I plugged this idea in my recent blog post - The Need For Privacy: FERPA and Title IX .

ronmarx
Community Contributor

Great idea! Instead of commenting on my own, I simply mirror what Chris Casey said about "adding more granular permissions to Canvas." In a K-12 district, this feature would be particularly useful in cases where a subject PLC, or individual teacher purchased an LTI solution. Very happy to UPvote this!

iRon_Mrx

mary_speight
Community Participant

Our university is piloting Canvas in the spring, so I'm very new to all of the permissions. We would also limit the LTIs for support reasons. Disabling "manage all other course content" seems to prevent faculty from adding LTIs, but what else does it restrict them from doing?

stevenwilliams
Community Participant

 @mary_speight ​, Canvas outlines course permissions in this document​ -- "Manage all other course content" has quite a few essential tasks bundled in with LTI tool management (including manage modules, edit syllabus, and access chat/attendance). More granularity in these permissions would be helpful for LTI tools among other use cases.

mark_b_jones
Community Novice

With the permissions as they are, it is my understanding that anyone who can edit course content can install an LTI.  And there are three ways (as i understand) FERPA data can be communicated to the LTI provider: via the LTI privacy configuration setting, the custom fields configuration setting, or by presenting the user web forms in iFrames that collect personal information and, to the user, appear to be part of Canvas.  My concern is that many LTIs are free, where we are not likely to have any contractual relationship, and that many who are tasked with developing course content will be unaware of or unconcerned with FERPA and the ramifications of specific LTI configuration settings.
So even if an LTI is being used in support of student instructional needs, that LTI can be configured such that more user data is communicated to the third party than is necessary, and, though I am not a FERPA expert, I doubt that the sharing of FERPA data, with parties without contractual agreements, would fall under an 'instructional needs' clause.

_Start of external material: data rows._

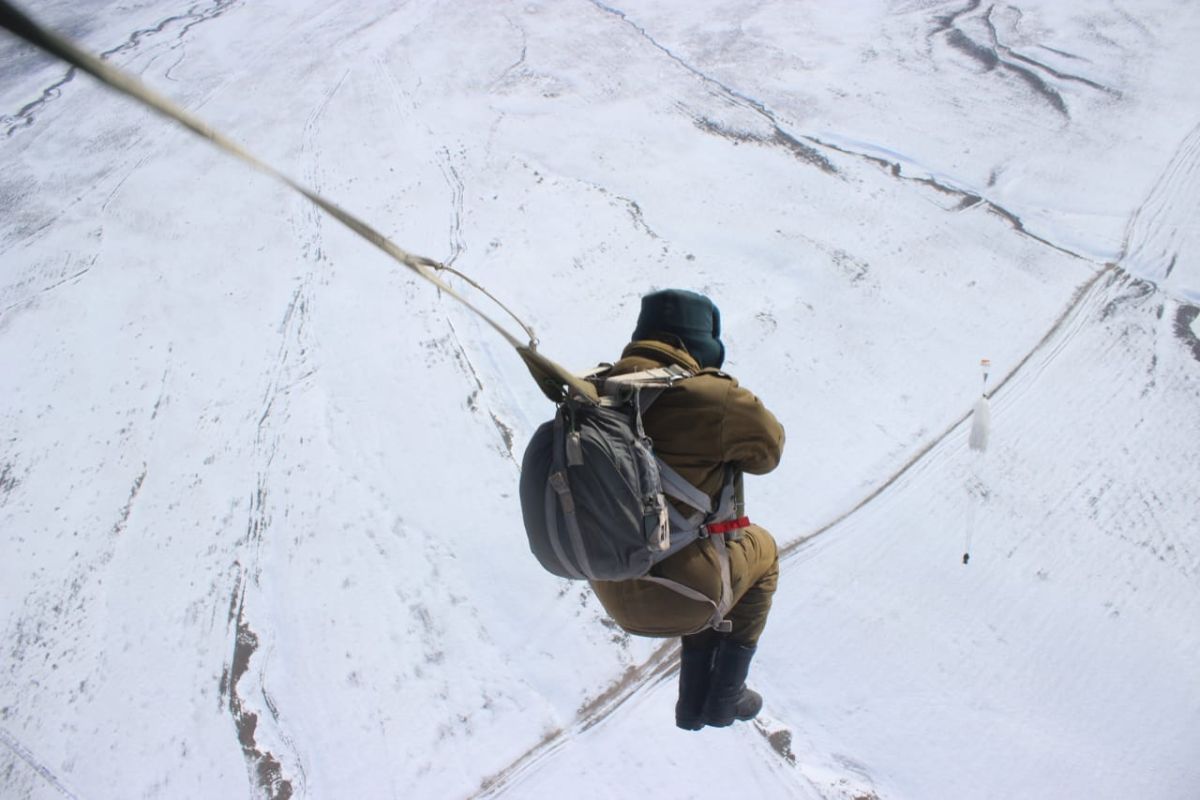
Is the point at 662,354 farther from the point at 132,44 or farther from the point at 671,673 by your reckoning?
the point at 132,44

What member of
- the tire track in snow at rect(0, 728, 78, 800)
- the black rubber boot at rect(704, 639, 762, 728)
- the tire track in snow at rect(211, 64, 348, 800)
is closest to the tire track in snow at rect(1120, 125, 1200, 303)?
the black rubber boot at rect(704, 639, 762, 728)

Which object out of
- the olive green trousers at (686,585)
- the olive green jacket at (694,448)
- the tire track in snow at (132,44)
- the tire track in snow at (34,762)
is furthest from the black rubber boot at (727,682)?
the tire track in snow at (132,44)

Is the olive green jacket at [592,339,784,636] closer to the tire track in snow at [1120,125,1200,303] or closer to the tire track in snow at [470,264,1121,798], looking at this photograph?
the tire track in snow at [470,264,1121,798]

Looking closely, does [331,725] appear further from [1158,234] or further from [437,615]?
[1158,234]

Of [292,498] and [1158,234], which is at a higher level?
[292,498]

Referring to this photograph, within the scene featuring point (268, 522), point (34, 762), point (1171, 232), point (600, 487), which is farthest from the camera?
point (1171, 232)

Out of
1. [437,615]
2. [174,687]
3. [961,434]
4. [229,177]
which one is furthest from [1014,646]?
[229,177]

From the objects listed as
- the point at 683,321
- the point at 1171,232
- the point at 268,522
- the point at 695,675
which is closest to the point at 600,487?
the point at 683,321
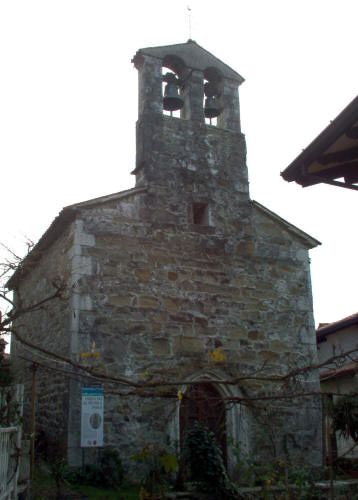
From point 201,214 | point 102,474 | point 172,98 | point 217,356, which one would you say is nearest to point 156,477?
point 102,474

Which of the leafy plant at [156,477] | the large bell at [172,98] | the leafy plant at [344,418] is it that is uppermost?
the large bell at [172,98]

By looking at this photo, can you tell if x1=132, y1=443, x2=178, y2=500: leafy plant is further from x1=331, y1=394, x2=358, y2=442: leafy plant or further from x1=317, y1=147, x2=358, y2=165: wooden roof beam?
x1=331, y1=394, x2=358, y2=442: leafy plant

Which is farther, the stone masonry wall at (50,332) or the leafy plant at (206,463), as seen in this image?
the stone masonry wall at (50,332)

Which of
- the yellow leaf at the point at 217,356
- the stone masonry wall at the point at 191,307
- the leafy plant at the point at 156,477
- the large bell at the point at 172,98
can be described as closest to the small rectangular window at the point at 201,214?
the stone masonry wall at the point at 191,307

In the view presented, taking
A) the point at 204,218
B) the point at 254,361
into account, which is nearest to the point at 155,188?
the point at 204,218

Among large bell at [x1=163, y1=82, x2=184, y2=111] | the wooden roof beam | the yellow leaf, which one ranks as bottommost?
the yellow leaf

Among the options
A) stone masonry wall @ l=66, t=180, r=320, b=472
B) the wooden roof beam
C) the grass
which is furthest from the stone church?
the wooden roof beam

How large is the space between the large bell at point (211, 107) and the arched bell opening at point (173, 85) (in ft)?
1.67

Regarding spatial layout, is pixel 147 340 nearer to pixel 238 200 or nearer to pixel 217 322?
pixel 217 322

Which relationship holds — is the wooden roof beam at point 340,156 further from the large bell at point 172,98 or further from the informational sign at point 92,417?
the large bell at point 172,98

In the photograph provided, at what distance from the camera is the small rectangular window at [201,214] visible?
9.63 m

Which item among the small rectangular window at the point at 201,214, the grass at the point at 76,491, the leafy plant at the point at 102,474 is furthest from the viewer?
the small rectangular window at the point at 201,214

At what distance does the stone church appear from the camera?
8.05 meters

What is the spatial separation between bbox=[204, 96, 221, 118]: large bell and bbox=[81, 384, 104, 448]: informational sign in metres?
5.77
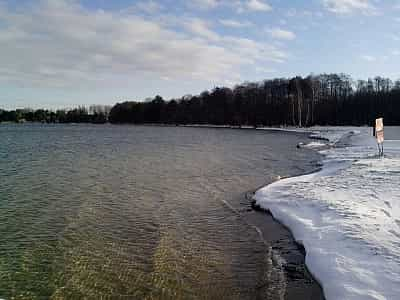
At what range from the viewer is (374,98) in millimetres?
111562

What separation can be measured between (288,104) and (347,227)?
119965 millimetres

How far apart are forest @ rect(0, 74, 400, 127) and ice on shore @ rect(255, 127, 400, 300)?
99.6 metres

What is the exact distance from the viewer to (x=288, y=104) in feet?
410

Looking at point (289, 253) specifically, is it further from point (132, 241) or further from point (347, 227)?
point (132, 241)

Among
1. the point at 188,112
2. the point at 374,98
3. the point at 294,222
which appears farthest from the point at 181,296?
the point at 188,112

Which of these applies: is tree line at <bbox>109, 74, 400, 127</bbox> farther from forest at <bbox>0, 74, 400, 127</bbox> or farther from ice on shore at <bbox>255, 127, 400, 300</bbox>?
ice on shore at <bbox>255, 127, 400, 300</bbox>

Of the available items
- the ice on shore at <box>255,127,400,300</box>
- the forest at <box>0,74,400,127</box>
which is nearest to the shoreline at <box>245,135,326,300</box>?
the ice on shore at <box>255,127,400,300</box>

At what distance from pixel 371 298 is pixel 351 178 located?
12.6m

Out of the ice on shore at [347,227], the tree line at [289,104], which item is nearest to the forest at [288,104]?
the tree line at [289,104]

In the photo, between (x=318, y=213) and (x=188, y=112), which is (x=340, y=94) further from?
(x=318, y=213)

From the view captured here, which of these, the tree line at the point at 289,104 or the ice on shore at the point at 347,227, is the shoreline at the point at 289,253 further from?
the tree line at the point at 289,104

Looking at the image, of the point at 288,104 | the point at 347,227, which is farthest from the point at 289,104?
the point at 347,227

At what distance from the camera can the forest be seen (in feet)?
369

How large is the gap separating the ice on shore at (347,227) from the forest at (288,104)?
99619mm
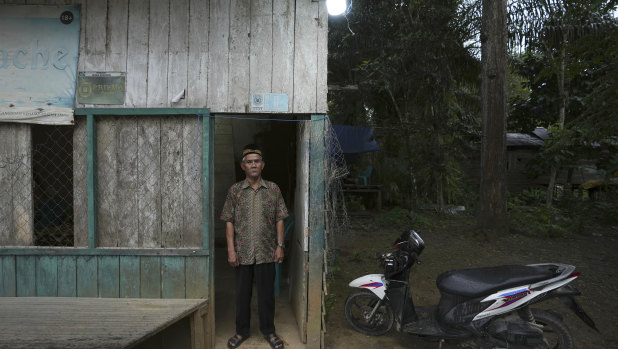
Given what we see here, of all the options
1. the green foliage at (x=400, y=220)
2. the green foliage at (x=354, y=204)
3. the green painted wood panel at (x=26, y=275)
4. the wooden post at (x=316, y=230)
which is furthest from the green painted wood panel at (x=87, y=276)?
the green foliage at (x=354, y=204)

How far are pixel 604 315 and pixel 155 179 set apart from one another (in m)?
5.19

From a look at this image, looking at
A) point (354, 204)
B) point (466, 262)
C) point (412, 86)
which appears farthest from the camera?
point (354, 204)

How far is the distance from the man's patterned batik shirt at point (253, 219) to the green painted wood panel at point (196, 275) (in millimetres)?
329

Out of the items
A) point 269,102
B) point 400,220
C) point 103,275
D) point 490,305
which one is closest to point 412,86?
point 400,220

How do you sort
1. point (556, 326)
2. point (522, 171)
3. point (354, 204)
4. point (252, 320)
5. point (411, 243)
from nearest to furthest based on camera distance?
1. point (556, 326)
2. point (411, 243)
3. point (252, 320)
4. point (354, 204)
5. point (522, 171)

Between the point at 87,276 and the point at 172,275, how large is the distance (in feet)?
2.52

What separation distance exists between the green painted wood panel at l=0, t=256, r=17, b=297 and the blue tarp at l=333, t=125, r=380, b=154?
279 inches

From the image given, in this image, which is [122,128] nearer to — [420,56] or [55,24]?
[55,24]

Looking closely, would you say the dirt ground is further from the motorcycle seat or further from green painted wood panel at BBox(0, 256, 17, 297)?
green painted wood panel at BBox(0, 256, 17, 297)

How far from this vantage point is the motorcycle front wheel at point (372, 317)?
3.78 meters

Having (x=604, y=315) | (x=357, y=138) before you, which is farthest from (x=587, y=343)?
(x=357, y=138)

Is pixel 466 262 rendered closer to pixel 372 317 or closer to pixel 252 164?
pixel 372 317

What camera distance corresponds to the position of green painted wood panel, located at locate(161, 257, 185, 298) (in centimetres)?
336

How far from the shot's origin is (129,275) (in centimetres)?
335
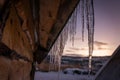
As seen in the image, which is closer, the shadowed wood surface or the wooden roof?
the shadowed wood surface

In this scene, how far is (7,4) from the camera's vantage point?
4.42ft

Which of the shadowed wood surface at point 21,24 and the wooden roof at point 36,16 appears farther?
the wooden roof at point 36,16

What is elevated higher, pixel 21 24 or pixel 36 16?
pixel 36 16

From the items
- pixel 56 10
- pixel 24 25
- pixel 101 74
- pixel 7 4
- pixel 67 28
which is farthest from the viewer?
pixel 101 74

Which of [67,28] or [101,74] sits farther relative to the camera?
[101,74]

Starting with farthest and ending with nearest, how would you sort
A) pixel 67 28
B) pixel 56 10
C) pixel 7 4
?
pixel 67 28 < pixel 56 10 < pixel 7 4

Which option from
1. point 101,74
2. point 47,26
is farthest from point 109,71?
point 47,26

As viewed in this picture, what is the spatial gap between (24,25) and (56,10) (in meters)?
0.40

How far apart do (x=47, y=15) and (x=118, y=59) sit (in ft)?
18.6

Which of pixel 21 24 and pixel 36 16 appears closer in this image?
pixel 21 24

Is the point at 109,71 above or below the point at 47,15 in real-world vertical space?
below

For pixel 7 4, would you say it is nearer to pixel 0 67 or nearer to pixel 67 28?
pixel 0 67

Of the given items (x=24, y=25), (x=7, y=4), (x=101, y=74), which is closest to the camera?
(x=7, y=4)

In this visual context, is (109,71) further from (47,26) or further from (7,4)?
(7,4)
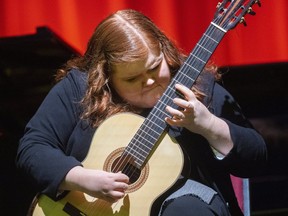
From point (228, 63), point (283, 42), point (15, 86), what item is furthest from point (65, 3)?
point (283, 42)

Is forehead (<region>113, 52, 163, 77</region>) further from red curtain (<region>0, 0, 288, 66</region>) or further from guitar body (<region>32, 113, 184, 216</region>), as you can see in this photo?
red curtain (<region>0, 0, 288, 66</region>)

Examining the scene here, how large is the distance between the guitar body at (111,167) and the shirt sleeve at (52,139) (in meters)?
0.05

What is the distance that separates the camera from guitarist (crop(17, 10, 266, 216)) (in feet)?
6.05

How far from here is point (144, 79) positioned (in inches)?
77.5

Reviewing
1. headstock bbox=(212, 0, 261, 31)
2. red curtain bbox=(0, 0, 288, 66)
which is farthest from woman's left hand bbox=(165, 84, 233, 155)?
red curtain bbox=(0, 0, 288, 66)

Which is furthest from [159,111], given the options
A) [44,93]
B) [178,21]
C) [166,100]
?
[178,21]

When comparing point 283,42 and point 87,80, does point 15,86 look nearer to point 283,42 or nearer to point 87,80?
point 87,80

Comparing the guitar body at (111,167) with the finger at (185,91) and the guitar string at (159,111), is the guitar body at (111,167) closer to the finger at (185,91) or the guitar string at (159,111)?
the guitar string at (159,111)

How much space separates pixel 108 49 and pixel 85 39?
50.9 inches

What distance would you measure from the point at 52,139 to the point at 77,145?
0.08 m

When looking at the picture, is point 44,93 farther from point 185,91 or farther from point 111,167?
point 185,91

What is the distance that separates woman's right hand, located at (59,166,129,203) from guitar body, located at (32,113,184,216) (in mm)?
45

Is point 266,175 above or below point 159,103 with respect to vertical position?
below

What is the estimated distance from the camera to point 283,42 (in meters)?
3.15
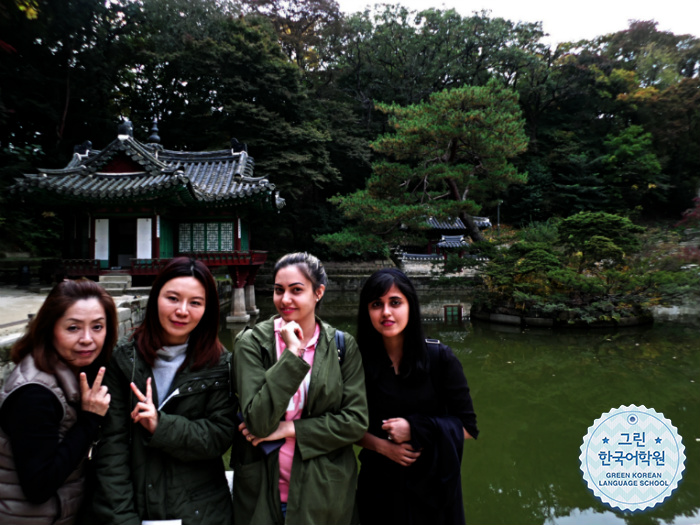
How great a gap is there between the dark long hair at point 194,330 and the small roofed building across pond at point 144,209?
8.07 meters

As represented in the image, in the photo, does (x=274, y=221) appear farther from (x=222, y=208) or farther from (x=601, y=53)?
(x=601, y=53)

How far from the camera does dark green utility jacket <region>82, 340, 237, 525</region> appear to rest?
4.21 feet

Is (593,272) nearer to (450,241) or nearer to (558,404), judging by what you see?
(558,404)

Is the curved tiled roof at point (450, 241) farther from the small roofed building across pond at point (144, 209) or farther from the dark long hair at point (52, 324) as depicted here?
the dark long hair at point (52, 324)

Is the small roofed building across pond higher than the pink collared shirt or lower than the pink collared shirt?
higher

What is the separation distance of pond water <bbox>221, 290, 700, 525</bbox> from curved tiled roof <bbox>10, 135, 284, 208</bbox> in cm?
358

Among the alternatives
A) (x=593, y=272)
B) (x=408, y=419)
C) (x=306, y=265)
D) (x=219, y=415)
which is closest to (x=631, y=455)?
(x=408, y=419)

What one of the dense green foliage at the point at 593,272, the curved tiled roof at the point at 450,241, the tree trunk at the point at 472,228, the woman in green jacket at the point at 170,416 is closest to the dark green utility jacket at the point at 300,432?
the woman in green jacket at the point at 170,416

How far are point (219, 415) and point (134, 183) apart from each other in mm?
9549

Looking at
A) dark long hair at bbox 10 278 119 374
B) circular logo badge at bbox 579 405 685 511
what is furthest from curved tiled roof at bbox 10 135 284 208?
circular logo badge at bbox 579 405 685 511

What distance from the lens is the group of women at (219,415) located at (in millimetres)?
1240

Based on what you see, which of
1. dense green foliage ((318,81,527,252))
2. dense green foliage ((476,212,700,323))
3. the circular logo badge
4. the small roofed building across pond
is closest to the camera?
the circular logo badge

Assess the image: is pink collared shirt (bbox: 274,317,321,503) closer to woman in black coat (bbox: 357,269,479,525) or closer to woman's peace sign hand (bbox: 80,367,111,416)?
woman in black coat (bbox: 357,269,479,525)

Adding granularity to permissions that govern editing of course content would allow us to limit who can install LTIs to those who have received training without completely preventing the development of course content for those who have not.

tbunag
Community Champion

Although saying, "No!" may be the easy way out, I think it is a beneficial and useful option.  I could imagine it also being useful in the early stages of training faculty on how to use LTIs properly.  Providing the option to limit addition of LTIs is a far cry from universally saying, "No!"  It simply allows institutions to monitor how and what information is shared with 3rd parties.

There's another aspect of this that hasn't been considered - accessibility.  Some LTIs have accessibility issues, and they could open up the institution to liability.